## Source passage
People v. Clodfelder, 172 Ill. App. 3d 1030 (1988)

Aug. 4, 1988 · Illinois Appellate Court · No. 4—87—0864
172 Ill. App. 3d 1030

THE PEOPLE OF THE STATE OF ILLINOIS, Plaintiff-Appellee, v. JAMES LEE CLODFELDER, Defendant-Appellant.

Fourth District

No. 4—87—0864

Opinion filed August 4, 1988.

*1031Daniel D. Yuhas and Allen H. Andrews, both of State Appellate Defender’s Office, of Springfield, for appellant.

Nancy Owen, State’s Attorney, of Charleston (Kenneth R. Boyle, Robert J. Biderman, and Denise M. Ambrose, all of State’s Attorneys Appellate Prosecutor’s Office, of counsel), for the People.

PRESIDING JUSTICE GREEN

delivered the opinion of the court:

On May 29, 1987, defendant James Lee Clodfelder was charged in the circuit court of Coles County with the offense of unlawful use of a weapon by a felon. (Ill. Rev. Stat. 1985, ch. 38, par. 24 — 1.1.) After a trial by jury, a conviction was entered on October 20, 1987. On November 30, 1987, the court sentenced defendant to a term of seven years’ imprisonment. He has appealed contending: (1) the proof did not support the conviction; (2) the court erred in denying a motion to suppress a gun seized by police; (3) he was denied his right to effective assistance of counsel; and (4) his sentence resulted from impermissible double enhancement. We affirm.

We consider first the question of the sufficiency of the proof of *1032guilt. Section 24 — 1.1 of the Criminal Code of 1961 under which defendant was charged contains the following provisions relevant to this case:

“It is unlawful for a person to knowingly possess on or about his person or on his land or in his own abode or fixed place of business any weapon prohibited under Section 24 — 1 of this Act or any firearm or any firearm ammunition if the person has been convicted of a felony under the laws of this State or any other jurisdiction.” (Emphasis added.) Ill. Rev. Stat. 1985, ch. 38, par. 24 — 1.1(a).

## Raw data
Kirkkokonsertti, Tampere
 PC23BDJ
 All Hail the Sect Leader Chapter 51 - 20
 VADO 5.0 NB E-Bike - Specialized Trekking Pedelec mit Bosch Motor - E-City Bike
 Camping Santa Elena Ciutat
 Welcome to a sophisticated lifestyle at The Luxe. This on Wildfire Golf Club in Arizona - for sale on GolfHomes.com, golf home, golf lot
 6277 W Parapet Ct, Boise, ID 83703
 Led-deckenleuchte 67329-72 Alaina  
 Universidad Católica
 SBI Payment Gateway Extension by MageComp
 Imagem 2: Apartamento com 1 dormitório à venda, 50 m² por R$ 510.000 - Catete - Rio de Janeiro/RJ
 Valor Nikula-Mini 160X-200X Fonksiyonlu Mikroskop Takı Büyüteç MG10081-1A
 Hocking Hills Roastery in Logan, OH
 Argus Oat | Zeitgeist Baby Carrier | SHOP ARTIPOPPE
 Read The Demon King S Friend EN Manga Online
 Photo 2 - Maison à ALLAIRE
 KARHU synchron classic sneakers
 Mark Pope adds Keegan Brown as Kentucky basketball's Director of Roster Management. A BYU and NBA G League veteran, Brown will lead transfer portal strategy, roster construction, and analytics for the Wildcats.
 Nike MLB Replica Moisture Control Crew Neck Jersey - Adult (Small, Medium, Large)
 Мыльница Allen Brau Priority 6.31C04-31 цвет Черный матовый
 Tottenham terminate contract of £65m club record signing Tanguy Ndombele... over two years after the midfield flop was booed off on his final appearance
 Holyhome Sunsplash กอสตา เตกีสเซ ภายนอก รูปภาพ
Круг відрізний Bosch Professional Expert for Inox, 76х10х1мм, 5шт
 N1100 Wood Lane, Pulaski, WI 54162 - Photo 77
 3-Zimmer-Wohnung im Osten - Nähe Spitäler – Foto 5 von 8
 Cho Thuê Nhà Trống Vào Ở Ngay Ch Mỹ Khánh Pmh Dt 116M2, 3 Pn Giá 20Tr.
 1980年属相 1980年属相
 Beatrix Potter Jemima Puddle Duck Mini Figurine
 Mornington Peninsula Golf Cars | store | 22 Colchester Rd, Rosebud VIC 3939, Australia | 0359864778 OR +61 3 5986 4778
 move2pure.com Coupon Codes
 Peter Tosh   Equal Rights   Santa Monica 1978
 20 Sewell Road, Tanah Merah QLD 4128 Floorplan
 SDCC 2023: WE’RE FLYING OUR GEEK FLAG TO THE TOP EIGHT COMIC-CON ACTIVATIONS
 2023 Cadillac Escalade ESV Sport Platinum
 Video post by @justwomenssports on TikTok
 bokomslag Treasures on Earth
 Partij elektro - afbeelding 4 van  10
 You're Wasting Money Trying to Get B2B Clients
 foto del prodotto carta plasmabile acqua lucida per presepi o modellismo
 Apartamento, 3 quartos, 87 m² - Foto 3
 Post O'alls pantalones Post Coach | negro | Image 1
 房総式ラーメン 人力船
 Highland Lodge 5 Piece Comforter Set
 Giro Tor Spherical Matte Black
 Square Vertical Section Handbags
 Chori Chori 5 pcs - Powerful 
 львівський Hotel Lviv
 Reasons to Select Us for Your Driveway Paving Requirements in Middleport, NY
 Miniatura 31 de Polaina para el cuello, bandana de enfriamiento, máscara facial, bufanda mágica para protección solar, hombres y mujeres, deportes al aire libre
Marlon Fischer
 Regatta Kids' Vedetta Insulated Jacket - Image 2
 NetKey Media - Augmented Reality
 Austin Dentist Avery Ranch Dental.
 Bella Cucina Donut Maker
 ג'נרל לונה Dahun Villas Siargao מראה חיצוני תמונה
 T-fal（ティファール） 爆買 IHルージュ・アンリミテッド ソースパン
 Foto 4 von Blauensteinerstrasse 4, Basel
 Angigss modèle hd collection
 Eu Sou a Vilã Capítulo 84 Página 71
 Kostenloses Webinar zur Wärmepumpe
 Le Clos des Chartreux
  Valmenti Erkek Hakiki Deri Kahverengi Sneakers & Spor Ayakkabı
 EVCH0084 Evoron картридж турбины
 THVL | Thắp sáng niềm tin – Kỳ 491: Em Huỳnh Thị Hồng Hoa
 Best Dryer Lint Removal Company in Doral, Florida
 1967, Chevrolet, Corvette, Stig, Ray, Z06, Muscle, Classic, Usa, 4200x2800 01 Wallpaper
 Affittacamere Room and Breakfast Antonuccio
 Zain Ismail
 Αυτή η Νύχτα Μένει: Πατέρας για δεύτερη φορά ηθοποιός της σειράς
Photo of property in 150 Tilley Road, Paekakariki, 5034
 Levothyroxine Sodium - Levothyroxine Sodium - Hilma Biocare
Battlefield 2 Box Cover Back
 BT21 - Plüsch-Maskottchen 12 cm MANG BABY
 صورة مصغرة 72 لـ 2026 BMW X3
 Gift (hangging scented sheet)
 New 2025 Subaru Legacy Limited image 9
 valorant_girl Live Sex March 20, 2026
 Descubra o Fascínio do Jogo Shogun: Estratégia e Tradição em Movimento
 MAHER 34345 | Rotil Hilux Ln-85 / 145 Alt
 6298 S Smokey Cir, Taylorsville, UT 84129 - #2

## Task requirements
A. According to the court opinion, what prison term was the defendant sentenced to?
B. Rewrite the paragraph of the court opinion that begins "On May 29, 1987" as a bulleted list that keeps its main facts.
Answer using only the court opinion and nothing from the records.

## Results of the tasks
A. Seven years' imprisonment.

B.
- On May 29, 1987, James Lee Clodfelder was charged in the circuit court of Coles County with unlawful use of a weapon by a felon (Ill. Rev. Stat. 1985, ch. 38, par. 24 — 1.1).
- After a jury trial, he was convicted on October 20, 1987.
- On November 30, 1987, he was sentenced to seven years' imprisonment.
- On appeal, he argues that:
  - the proof did not support the conviction;
  - the court wrongly denied his motion to suppress a gun seized by police;
  - he was denied effective assistance of counsel;
  - his sentence resulted from impermissible double enhancement.
- The appellate court affirms.